# What this task involves:
Put every line of the listing below into a numbered list, leaving out the blank lines.

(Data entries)
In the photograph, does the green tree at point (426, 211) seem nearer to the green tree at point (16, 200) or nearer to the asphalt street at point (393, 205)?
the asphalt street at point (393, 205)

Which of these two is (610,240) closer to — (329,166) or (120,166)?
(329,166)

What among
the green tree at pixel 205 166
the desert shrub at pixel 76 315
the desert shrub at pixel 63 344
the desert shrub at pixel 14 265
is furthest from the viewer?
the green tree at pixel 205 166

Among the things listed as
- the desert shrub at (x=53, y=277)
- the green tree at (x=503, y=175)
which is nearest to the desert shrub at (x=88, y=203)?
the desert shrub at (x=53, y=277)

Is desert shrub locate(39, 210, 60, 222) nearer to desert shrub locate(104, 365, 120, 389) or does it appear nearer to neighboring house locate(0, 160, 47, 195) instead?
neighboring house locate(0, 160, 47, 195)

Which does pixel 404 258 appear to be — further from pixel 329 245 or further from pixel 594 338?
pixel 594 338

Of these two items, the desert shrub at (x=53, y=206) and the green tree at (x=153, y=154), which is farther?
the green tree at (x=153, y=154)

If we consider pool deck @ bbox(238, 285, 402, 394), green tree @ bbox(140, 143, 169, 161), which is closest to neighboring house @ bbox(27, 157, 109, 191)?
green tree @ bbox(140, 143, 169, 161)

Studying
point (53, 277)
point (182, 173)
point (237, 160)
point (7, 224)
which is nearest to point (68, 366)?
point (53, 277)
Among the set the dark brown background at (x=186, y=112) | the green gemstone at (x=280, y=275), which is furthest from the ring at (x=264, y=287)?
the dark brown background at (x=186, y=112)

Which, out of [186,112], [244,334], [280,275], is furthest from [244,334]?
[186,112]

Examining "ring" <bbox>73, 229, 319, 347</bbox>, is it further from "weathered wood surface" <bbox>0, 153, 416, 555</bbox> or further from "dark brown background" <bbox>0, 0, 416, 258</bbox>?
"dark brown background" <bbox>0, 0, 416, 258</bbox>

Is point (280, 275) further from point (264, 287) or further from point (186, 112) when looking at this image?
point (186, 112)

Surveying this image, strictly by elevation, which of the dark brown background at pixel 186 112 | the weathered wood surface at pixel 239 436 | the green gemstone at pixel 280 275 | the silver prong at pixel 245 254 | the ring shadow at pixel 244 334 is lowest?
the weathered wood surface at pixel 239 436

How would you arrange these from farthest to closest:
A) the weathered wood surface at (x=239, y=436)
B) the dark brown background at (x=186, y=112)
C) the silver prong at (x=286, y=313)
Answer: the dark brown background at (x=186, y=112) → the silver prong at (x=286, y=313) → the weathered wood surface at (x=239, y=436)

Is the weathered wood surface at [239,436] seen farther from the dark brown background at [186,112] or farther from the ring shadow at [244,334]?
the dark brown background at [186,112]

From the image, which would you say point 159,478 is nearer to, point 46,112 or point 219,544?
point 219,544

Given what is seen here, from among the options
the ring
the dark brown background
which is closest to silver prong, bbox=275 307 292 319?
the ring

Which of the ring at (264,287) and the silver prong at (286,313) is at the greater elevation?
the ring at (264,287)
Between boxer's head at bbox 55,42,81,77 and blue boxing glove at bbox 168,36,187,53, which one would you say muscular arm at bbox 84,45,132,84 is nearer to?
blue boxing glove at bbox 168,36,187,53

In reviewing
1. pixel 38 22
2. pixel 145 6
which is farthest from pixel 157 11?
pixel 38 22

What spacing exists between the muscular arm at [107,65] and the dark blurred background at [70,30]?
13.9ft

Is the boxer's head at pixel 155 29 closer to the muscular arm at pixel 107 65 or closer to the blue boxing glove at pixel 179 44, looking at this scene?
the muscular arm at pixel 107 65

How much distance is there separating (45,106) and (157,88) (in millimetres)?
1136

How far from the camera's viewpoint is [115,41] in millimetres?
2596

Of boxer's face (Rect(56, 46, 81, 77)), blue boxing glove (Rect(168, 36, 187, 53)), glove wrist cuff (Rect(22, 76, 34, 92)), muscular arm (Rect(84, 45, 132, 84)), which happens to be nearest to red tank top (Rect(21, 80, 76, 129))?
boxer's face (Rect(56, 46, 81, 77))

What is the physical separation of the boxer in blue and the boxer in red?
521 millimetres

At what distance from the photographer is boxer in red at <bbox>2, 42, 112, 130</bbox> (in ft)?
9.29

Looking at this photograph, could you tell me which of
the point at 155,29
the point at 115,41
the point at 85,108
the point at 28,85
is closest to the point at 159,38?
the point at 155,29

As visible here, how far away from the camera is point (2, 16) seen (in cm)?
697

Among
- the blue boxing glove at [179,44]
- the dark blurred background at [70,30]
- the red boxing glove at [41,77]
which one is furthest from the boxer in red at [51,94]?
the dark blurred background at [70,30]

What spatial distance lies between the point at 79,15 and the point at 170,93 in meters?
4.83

# Solution:
1. In the photograph, does the green tree at point (426, 211) seem nearer to the green tree at point (16, 200) or nearer to the asphalt street at point (393, 205)?
2. the asphalt street at point (393, 205)
3. Which of these two is (610,240) closer to — (329,166) or (120,166)?
4. (329,166)
5. What among
6. the green tree at pixel 205 166
7. the desert shrub at pixel 76 315
8. the desert shrub at pixel 63 344
9. the desert shrub at pixel 14 265
10. is furthest from the viewer?
11. the green tree at pixel 205 166
12. Among the things listed as
13. - the desert shrub at (x=53, y=277)
14. - the green tree at (x=503, y=175)
15. which is nearest to the desert shrub at (x=88, y=203)?
16. the desert shrub at (x=53, y=277)
17. Is desert shrub locate(39, 210, 60, 222) nearer to desert shrub locate(104, 365, 120, 389) or does it appear nearer to neighboring house locate(0, 160, 47, 195) instead?
18. neighboring house locate(0, 160, 47, 195)
19. Which does pixel 404 258 appear to be — further from pixel 329 245 or further from pixel 594 338?
20. pixel 594 338
21. Of these two items, the desert shrub at (x=53, y=206) and the green tree at (x=153, y=154), which is farther?
22. the green tree at (x=153, y=154)
23. If we consider pool deck @ bbox(238, 285, 402, 394), green tree @ bbox(140, 143, 169, 161), which is closest to neighboring house @ bbox(27, 157, 109, 191)?
24. green tree @ bbox(140, 143, 169, 161)
25. Studying
26. point (53, 277)
27. point (182, 173)
28. point (237, 160)
29. point (7, 224)
30. which is nearest to point (68, 366)?
31. point (53, 277)
32. Among the set the dark brown background at (x=186, y=112) | the green gemstone at (x=280, y=275), which is furthest from the ring at (x=264, y=287)?
33. the dark brown background at (x=186, y=112)
34. Which, out of [186,112], [244,334], [280,275], is furthest from [244,334]?
35. [186,112]
36. Examining "ring" <bbox>73, 229, 319, 347</bbox>, is it further from "weathered wood surface" <bbox>0, 153, 416, 555</bbox> or further from "dark brown background" <bbox>0, 0, 416, 258</bbox>?
37. "dark brown background" <bbox>0, 0, 416, 258</bbox>
38. Is point (280, 275) further from point (264, 287) or further from point (186, 112) when looking at this image?
39. point (186, 112)
40. Surveying this image, strictly by elevation, which of the dark brown background at pixel 186 112 | the weathered wood surface at pixel 239 436 | the green gemstone at pixel 280 275 | the silver prong at pixel 245 254 | the ring shadow at pixel 244 334 is lowest?
41. the weathered wood surface at pixel 239 436
42. How would you arrange these from farthest to closest:
43. A) the weathered wood surface at (x=239, y=436)
44. B) the dark brown background at (x=186, y=112)
45. C) the silver prong at (x=286, y=313)
46. Answer: the dark brown background at (x=186, y=112) → the silver prong at (x=286, y=313) → the weathered wood surface at (x=239, y=436)
47. Is the weathered wood surface at [239,436] seen farther from the dark brown background at [186,112] or farther from the ring shadow at [244,334]?
48. the dark brown background at [186,112]
49. From the image, which would you say point 159,478 is nearer to, point 46,112 or point 219,544?
50. point 219,544
51. Given what is seen here, from among the options
52. the ring
53. the dark brown background
54. which is closest to silver prong, bbox=275 307 292 319?
55. the ring
56. Which of the ring at (264,287) and the silver prong at (286,313) is at the greater elevation?
57. the ring at (264,287)
58. Between boxer's head at bbox 55,42,81,77 and blue boxing glove at bbox 168,36,187,53, which one would you say muscular arm at bbox 84,45,132,84 is nearer to?
59. blue boxing glove at bbox 168,36,187,53
60. In reviewing
61. 1. pixel 38 22
62. 2. pixel 145 6
63. which is farthest from pixel 157 11?
64. pixel 38 22
65. What spacing exists between the muscular arm at [107,65] and the dark blurred background at [70,30]?
66. 13.9ft
67. Is the boxer's head at pixel 155 29 closer to the muscular arm at pixel 107 65 or closer to the blue boxing glove at pixel 179 44, looking at this scene?
68. the muscular arm at pixel 107 65
69. How much distance is there separating (45,106) and (157,88) (in millimetres)?
70. 1136
71. How far from the camera's viewpoint is [115,41] in millimetres?
72. 2596
73. Of boxer's face (Rect(56, 46, 81, 77)), blue boxing glove (Rect(168, 36, 187, 53)), glove wrist cuff (Rect(22, 76, 34, 92)), muscular arm (Rect(84, 45, 132, 84)), which happens to be nearest to red tank top (Rect(21, 80, 76, 129))?
74. boxer's face (Rect(56, 46, 81, 77))
75. What is the physical separation of the boxer in blue and the boxer in red?
76. 521 millimetres
77. At what distance from the photographer is boxer in red at <bbox>2, 42, 112, 130</bbox> (in ft)?
78. 9.29
79. Looking at this photograph, could you tell me which of
80. the point at 155,29
81. the point at 115,41
82. the point at 85,108
83. the point at 28,85
84. is closest to the point at 159,38?
85. the point at 155,29
86. As visible here, how far away from the camera is point (2, 16) seen (in cm)?
87. 697
88. Among
89. - the blue boxing glove at [179,44]
90. - the dark blurred background at [70,30]
91. - the red boxing glove at [41,77]
92. which one is furthest from the boxer in red at [51,94]?
93. the dark blurred background at [70,30]
94. What spatial distance lies between the point at 79,15 and the point at 170,93 in meters?
95. 4.83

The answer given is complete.